Andy Robertson and his team mates have made steady progress under the former West Brom, Reading and Kilmarnock manager since he was appointed two-and-a-half years ago and have now reached a stage where they are more than a match for any rival.

They struggled to compete with the Czech Republic and Croatia in Euro 2020 back in June and failed to get out of their group and into the knockout rounds. But Clarke was adamant at the time that his charges would benefit from their involvement. He has been proved right.

“We have come a long way in a short space of time,” said Clarke. “It was nice to take part in my first tournament. I don’t know if anybody remembers that when we went to the tournament I said we would come out of it as a better team and squad.  We have improved as a team. We were criticised, but we learned.

“We wanted to finish the campaign on a high on Monday and I think you saw the way we approached the game we were very positive. The Danes also made it an open game. We risked a lot and on the night we were the better team.”

Scotland’s chances of reaching Qatar 2022 were increased on Monday evening when five of the players who were one booking away from picking up suspensions – Che Adams, Billy Gilmour, John McGinn, Stephen O’Donnell and Andy Robertson – avoided having their names taken.

“I spoke to one or two individually, but not as a group because we wanted to win the game,” he said. “It was similar to going to Moldova. You don’t talk about the yellows, you talk about winning the game.”

But if they had picked up one match bans the national team could undoubtedly have coped. Clarke was missing five men who would have been automatic starters for him against Denmark in Lyndon Dykes, Grant Hanley, Jack Hendry, Scott McTominay and Nathan Patterson. But his team performed brilliantly. He has strength in depth as well as talent.

“It is credit to the players,” he said. “Stephen O’Donnell played again and he always gets unfair criticism from certain quarters. Why? When he pulls on that Scotland jersey Stephen plays well.

“John Souttar was the story of the night. I was so happy and I gave him a big hug when he came off.  I could have cried because of two years fighting back from the sort of injury and getting back into the squad he was made up. 

“To get the chance and to play like that? I was pleased for him. I’m not just talking about the goal either because that was just the icing on the cake.”

That said, Clarke will be hoping that Adams, who performed heroically in the lone striker role in the new 3-4-2-1 formation and sealed the victory with a well-taken strike four minutes from the end of regulation time, avoids injury in the coming months.

“He is not bad, Che McAdams,” he said. “He is a good player, I have always said that.  He is a striker and like most strikers he needs confidence. He has scored a few goals for Southampton and he is in a good place. 

“He got his goal against Moldova and you saw his goal against Denmark. It was a good goal and he showed great composure. He showed everything that is good about him against three strong and physical centre backs. Che is not the tallest but he is a strong bugger.”
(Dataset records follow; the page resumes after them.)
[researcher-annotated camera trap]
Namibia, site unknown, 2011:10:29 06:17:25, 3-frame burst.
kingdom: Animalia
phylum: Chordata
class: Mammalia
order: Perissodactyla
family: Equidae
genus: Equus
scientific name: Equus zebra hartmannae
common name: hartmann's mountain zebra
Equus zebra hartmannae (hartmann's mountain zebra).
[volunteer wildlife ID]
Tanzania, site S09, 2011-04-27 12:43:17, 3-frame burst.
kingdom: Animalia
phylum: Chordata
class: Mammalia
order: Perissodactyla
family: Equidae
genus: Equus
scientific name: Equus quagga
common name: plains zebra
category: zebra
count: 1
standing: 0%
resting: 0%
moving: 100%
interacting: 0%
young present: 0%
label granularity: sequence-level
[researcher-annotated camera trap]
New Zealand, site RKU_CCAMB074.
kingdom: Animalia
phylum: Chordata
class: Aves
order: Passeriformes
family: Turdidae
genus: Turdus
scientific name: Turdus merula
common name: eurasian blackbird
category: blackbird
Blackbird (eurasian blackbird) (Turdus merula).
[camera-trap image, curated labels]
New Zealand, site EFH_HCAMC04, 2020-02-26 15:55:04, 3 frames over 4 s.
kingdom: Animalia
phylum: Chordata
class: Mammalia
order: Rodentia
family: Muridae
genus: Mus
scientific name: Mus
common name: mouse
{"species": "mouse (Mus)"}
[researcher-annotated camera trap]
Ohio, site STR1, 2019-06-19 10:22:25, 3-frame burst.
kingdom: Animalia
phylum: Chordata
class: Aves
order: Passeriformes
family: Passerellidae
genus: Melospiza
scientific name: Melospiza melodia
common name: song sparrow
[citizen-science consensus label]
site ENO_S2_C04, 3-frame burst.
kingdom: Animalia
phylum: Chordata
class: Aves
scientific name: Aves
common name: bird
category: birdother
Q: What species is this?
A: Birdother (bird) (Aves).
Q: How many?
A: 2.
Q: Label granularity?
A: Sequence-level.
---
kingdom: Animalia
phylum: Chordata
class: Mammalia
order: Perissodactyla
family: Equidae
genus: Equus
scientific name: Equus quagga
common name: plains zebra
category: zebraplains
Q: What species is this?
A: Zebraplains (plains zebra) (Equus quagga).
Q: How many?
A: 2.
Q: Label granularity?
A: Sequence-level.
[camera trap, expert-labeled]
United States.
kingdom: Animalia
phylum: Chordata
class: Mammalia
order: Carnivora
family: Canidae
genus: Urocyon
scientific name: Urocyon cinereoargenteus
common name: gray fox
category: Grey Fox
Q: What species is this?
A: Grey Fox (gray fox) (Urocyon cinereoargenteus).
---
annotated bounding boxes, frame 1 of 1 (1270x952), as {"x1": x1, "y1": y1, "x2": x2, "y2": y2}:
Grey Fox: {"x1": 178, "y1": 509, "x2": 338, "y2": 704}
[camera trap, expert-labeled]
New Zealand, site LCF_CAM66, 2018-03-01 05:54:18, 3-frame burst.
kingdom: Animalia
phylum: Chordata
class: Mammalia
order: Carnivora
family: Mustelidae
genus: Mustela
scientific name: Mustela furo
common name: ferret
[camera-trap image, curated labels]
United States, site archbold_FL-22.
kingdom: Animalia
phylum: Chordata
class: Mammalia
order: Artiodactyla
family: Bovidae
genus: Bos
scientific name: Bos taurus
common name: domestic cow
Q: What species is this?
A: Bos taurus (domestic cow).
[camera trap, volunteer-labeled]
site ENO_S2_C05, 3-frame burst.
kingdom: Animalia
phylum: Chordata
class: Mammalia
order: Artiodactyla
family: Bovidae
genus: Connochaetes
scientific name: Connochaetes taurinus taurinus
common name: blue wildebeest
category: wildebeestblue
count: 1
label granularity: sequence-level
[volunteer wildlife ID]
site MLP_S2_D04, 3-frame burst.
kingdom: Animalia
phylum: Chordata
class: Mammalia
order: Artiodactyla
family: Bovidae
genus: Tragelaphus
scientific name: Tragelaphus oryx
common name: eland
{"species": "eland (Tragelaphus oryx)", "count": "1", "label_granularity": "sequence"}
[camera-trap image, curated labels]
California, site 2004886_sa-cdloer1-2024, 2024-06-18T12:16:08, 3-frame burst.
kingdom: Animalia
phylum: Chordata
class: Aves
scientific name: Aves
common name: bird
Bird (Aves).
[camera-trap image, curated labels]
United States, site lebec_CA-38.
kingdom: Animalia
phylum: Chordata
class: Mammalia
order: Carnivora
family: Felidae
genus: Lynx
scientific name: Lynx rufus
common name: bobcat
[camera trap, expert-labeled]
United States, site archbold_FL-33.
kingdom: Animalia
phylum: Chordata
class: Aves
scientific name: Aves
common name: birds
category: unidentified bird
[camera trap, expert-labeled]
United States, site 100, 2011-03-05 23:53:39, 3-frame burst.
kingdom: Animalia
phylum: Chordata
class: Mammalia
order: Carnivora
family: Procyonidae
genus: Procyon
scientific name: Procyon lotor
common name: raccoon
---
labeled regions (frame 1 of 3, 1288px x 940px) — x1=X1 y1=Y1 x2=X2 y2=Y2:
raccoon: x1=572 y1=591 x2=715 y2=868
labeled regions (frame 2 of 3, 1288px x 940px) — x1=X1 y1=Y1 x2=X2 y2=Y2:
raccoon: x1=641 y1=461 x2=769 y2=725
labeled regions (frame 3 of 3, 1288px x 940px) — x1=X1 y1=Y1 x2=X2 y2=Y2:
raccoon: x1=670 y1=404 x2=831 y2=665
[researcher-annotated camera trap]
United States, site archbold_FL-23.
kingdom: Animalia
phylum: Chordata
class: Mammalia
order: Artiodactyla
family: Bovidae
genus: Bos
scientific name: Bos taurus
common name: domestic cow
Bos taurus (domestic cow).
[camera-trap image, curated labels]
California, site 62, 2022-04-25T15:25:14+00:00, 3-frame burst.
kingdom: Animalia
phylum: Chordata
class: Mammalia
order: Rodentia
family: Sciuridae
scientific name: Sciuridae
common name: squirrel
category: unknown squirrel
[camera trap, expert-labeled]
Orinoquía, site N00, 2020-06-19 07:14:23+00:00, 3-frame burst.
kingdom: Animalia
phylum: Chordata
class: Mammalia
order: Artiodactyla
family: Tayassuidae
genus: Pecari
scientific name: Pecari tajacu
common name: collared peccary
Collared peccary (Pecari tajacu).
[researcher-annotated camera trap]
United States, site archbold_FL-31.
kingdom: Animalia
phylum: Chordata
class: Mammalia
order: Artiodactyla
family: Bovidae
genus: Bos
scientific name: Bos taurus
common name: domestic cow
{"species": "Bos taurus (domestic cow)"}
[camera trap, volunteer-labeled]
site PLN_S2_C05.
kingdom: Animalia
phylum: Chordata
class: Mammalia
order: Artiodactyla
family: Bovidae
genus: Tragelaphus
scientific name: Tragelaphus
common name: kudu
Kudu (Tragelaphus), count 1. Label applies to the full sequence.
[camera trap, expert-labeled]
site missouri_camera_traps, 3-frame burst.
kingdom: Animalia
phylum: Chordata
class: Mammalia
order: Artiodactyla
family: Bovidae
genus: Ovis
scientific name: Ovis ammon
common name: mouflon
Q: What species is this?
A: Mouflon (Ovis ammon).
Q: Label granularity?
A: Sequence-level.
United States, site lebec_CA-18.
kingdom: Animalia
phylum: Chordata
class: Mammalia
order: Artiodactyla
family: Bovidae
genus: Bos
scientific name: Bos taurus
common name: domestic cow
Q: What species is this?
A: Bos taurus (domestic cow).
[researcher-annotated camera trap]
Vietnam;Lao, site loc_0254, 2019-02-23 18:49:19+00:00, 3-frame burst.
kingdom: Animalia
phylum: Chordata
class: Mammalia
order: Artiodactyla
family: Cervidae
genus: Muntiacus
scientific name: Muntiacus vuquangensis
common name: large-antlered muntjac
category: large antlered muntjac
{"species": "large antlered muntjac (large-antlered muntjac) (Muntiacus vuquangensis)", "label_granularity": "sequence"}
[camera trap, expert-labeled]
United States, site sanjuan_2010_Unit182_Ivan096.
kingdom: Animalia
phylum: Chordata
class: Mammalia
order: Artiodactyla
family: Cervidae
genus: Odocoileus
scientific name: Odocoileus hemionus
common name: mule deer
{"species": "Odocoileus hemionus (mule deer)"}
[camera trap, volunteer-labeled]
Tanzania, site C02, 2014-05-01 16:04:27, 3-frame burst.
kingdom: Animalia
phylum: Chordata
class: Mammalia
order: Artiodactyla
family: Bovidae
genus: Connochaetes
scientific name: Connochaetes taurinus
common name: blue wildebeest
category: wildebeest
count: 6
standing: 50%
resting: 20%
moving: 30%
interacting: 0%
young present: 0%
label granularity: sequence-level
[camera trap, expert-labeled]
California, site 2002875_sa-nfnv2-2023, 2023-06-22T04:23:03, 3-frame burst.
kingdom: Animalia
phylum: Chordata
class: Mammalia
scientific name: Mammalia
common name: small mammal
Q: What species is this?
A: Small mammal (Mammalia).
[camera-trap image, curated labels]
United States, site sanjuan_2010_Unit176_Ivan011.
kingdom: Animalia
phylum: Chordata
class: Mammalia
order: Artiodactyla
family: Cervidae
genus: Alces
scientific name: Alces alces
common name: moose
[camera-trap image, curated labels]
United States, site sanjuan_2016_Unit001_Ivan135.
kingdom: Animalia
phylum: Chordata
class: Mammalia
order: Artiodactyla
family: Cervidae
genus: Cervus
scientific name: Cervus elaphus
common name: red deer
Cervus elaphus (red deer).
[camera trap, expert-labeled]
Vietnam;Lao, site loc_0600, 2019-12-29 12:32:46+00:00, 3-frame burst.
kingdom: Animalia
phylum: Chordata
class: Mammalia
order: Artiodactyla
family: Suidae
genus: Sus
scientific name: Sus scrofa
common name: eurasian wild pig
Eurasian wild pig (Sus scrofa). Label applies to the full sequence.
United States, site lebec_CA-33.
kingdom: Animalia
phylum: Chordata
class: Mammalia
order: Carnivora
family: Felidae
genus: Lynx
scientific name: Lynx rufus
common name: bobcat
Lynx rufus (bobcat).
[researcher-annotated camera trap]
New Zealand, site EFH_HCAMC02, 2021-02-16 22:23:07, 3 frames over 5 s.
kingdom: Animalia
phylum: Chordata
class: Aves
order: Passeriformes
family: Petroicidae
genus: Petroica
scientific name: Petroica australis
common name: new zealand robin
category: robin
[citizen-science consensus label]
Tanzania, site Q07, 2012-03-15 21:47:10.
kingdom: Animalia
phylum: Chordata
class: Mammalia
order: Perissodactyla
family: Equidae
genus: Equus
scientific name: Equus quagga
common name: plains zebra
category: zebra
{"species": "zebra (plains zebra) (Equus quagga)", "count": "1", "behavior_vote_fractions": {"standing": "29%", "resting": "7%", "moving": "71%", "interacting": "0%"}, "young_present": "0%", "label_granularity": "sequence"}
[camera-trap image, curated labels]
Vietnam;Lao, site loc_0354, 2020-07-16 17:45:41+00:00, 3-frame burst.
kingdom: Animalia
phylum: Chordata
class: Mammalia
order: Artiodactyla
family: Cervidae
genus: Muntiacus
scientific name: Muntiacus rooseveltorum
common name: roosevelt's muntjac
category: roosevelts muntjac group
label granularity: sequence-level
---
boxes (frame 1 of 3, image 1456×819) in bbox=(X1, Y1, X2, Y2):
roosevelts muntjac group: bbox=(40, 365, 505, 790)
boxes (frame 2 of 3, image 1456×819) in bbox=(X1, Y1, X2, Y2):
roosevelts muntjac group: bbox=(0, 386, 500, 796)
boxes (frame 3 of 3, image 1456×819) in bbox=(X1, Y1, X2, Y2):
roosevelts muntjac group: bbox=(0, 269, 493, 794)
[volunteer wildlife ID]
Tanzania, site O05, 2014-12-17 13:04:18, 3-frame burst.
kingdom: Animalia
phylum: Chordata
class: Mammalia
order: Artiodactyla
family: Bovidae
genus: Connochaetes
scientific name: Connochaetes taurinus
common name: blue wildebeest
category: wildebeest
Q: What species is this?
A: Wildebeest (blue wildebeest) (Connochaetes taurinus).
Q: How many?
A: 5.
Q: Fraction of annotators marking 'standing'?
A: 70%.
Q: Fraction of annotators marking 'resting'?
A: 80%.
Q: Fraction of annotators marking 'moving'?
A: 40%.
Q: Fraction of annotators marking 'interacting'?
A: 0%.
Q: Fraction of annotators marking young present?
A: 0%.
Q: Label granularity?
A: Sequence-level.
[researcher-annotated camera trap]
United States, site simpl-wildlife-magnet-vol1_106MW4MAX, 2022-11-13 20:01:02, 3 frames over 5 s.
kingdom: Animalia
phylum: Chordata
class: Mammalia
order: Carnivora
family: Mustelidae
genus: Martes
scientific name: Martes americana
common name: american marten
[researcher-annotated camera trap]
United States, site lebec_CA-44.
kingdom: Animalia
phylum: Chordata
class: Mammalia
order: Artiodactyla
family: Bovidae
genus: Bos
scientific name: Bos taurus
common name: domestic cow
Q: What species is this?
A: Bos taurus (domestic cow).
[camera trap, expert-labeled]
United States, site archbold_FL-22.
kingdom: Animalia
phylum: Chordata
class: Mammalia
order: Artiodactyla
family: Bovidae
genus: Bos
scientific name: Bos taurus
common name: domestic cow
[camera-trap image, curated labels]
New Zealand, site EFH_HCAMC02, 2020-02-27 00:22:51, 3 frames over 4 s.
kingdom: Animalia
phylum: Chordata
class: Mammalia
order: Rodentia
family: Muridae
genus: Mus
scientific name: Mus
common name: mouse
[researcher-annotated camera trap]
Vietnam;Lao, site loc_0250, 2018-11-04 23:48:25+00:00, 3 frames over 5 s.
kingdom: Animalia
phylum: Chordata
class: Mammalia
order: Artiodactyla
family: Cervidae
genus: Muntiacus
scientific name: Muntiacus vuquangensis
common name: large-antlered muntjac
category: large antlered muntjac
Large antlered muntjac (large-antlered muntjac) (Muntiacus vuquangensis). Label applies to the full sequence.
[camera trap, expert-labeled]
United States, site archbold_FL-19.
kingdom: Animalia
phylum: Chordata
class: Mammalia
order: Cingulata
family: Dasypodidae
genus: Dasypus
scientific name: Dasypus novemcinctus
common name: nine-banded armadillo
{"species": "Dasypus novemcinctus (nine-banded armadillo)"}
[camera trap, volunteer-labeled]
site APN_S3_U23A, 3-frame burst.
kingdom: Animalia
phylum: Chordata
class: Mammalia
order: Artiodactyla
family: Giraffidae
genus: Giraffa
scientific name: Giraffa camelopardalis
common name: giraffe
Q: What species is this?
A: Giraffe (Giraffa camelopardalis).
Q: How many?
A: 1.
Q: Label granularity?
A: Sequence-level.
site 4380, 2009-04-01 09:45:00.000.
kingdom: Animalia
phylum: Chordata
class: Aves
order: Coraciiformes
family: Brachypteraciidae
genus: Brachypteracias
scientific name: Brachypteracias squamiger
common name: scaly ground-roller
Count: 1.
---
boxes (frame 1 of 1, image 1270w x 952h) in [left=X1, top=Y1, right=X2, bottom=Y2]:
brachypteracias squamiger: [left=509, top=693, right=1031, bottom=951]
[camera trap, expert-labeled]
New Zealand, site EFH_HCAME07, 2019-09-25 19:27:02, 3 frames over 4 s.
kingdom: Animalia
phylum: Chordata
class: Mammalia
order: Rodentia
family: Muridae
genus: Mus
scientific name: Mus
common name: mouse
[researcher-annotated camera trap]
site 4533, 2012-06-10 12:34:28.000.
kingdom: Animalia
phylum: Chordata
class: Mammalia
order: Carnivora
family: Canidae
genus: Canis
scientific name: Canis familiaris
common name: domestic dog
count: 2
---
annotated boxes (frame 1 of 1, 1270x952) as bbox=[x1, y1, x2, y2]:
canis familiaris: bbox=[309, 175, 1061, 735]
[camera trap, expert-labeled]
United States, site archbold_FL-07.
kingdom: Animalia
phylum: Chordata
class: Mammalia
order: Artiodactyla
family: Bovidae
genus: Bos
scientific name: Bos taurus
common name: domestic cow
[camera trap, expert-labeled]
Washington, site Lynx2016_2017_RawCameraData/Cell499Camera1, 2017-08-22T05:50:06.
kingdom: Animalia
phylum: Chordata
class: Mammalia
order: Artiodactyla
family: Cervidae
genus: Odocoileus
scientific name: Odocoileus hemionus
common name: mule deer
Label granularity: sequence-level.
There is a feelgood factor surrounding Scotland as a result of their six game winning run. Clarke knows his players have fed off the energy and positivity of the Hampden crowd in their wins over Israel last month and Denmark this week. He is confident that having the Tartan Army behind them will give them an edge in their next outing. 

“We wanted to finish this campaign on a high,” he said. “Some people would have said finishing with a point would have been a high. But we knew within the dressing room that we could play and get the win that would make it six in a row. The crowd reaction was fantastic and that is two games in a row now. They’ll bring that to the home play-off in March which is a boost to us.

“I will go into hibernation now for four months. It is a long time for the lads because you don’t know what is going to happen. It is nice to go into the deep winter months with a play-off to look forward to. We have got a team who can play on the pitch.”